If the answer to several points is “I don’t know,” the problem is not only machine failures. The problem is the lack of one shared view of the situation.
Then the next step is simpler than it may seem.
Take the next step
Do not try to describe the entire machine park at once. Choose one line or one piece of equipment that stops production most often. Gather data from the last 30 days: reports, symptoms, response times, repairs, parts, microstops, and impact on the plan.
After that review, you will see whether machine failures are caused mainly by worn parts, operating errors, missing parts, weak communication, or missing data.
This is the moment to decide which reports should go into CMMS, which data is worth pulling from MES/OEE, and which microstops should be measured separately. A small scope is enough for the team to see the difference between repairing failures and managing their causes.
If you want to check where you lose the most time and which data you should collect first, start with one production line and the history of its stops.

FAQ
What are the most common causes of machine failures?
The most common causes are worn parts, missing repair history, late inspections, incorrect operation, missing spare parts, slow response, and ignored microstops.
What is the difference between a production equipment failure and a microstop?
A production equipment failure usually stops the machine for longer and requires a maintenance response. A microstop is shorter, but when it repeats many times, it can create a larger loss than one major failure.
How can you reduce production microstops?
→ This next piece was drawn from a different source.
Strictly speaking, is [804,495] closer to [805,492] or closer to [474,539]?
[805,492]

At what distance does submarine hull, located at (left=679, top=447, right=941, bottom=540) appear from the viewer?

You need to measure short stops, assign causes to them, and check repeatability. It helps to connect data from machines, operators, OEE, and maintenance reports.
Does CMMS help reduce machine failures?
Yes, when the team consistently records reports, repairs, inspections, and parts. CMMS helps detect repeat problems and shorten diagnosis time.
How should you analyze machine failures in a production plant?
Start with one line or machine. Check the number of reports, downtime, symptoms, parts, repairs completed, and repeatability of problems from the last 30 days.